Destinée à des moines, l’Imitation limite le plus souvent ses perspectives aux horizons du cloître, mais la profondeur de ses vues spirituelles et sa richesse psychologique sont telles que les fidèles chrétiens dans leur ensemble ont pu y trouver leur aliment. Les tentatives faites pour découvrir dans les trois premiers livres un plan continu sont à la vérité peu convaincantes, moins encore celles qui veulent y voir une correspondance avec les trois voies, purgative, illuminative et unitive. Le texte définitif en est assurément composite. Cependant, il faut reconnaître que le plan final adopté par l’auteur présente une réelle gradation, un passage nuancé du problème ascétique de l’acquisition des vertus à l’amour de la Croix et au dialogue intérieur avec le Christ.

La suprématie accordée à la vie intérieure sur les œuvres extérieures n’a rien de spécifiquement monastique: c’est un trait de la Devotio moderna , comme aussi le primat de la prière personnelle sur les formes liturgiques. Mais cela conduit l’Imitation à une véritable intériorisation de l’ascèse qui est particulièrement intéressante à une époque où l’on abusait facilement des pénitences corporelles: l’ouvrage fait preuve à cet égard d’une remarquable discrétion.

Le caractère christologique de cette œuvre est particulièrement frappant. Tout y est centré sur l’union au Christ: le terme «imitation» ne rend compte ici que très imparfaitement du contenu. La contemplation de l’humanité du Christ y est attentive et profonde. Elle se colore parfois d’une nuance doloriste par son insistance sur le rôle de la souffrance dans la vie de Jésus. P. Debongnie a pu relever à ce sujet une certaine influence de Suso. Cependant, l’Imitation n’y met pas autant de violence que celui-ci et s’en tient aux demi-teintes. En revanche, elle revêt l’union au Christ d’un aspect à la fois personnaliste et psychologique, en lui donnant la forme d’un dialogue. Sous ce rapport, elle a eu par la suite dans la littérature de la piété de nombreux imitateurs.

EXTRAIT DES DONNÉES

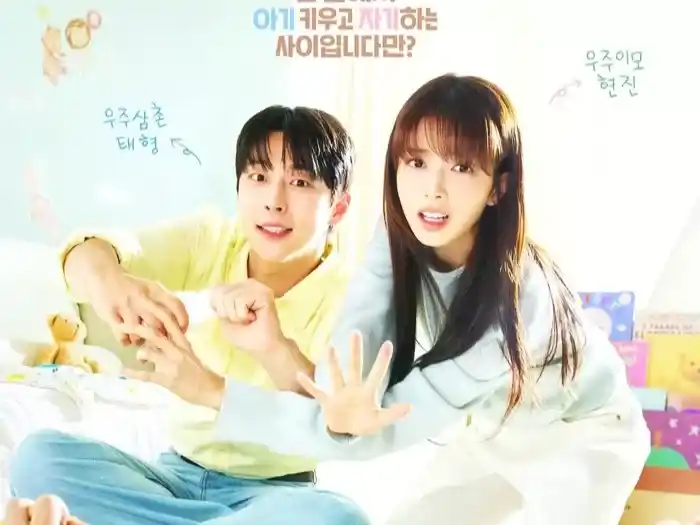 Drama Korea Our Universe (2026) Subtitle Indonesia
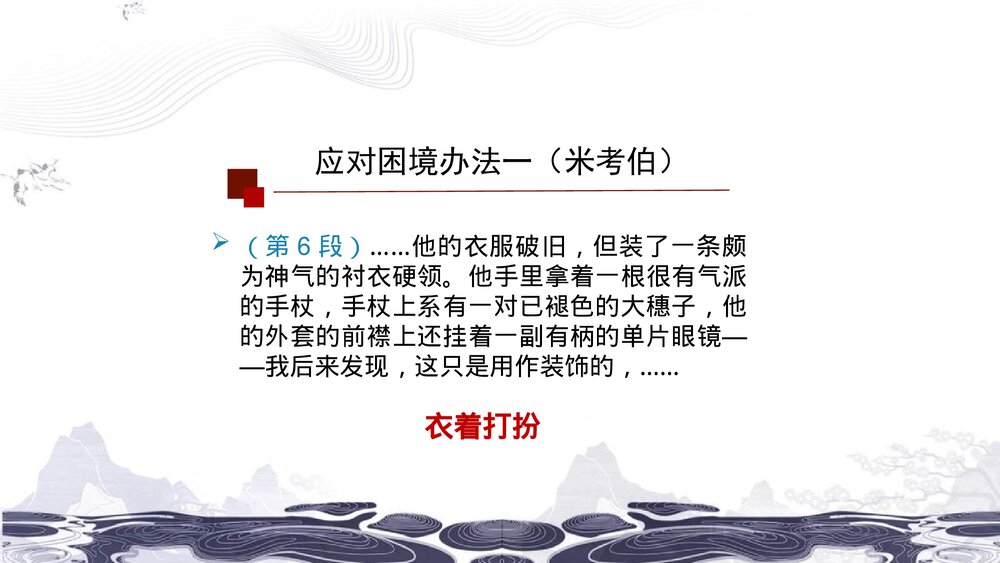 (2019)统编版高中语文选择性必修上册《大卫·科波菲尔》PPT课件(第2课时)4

EXERCICES
a: Dans le texte sur l'Imitation, qui a relevé une certaine influence de Suso ?
b: Poursuivez le texte sur l'Imitation au-delà de sa dernière phrase.
La liste n'est d'aucune utilité pour ce travail.

CORRIGÉ
a: P. Debongnie.

b:
Du reste, la spiritualité de cet ouvrage est essentiellement marquée par le souci de l’analyse intérieure et de l’introspection. La vie spirituelle y est envisagée d’abord comme une suite d’états de conscience qu’il s’agit de caractériser et d’analyser. Par là, l’Imitation prépare le psychologisme spirituel qui se fera jour au XVIe siècle. Elle accorde à la succession de ces états intérieurs, et particulièrement à l’alternance des périodes de sécheresse et des consolations, une grande valeur significative. Sa judicieuse sûreté en ce domaine explique en partie son succès. Mais on saisit combien cette spiritualité se sépare par là du mysticisme métaphysique des Rhéno-Flamands, centré sur l’union à l’essence divine dans son unité.

L’Imitation a une vision assez sombre du monde extérieur au cloître, ce qui est peut-être un trait monastique. Mais c’est aussi de toute évidence l’esprit du XVe siècle, rebuté par les complications de la scolastique finissante, qui transparaît dans l’anti-intellectualisme de cette œuvre, dans son mépris affiché pour les spéculations des théologiens, dans sa prédilection pour les âmes simples et sans culture. On sent bien qu’elle appartient à un temps où le divorce entre la piété et la science théologique est consommé.

Encyclopédie Universelle. 2012.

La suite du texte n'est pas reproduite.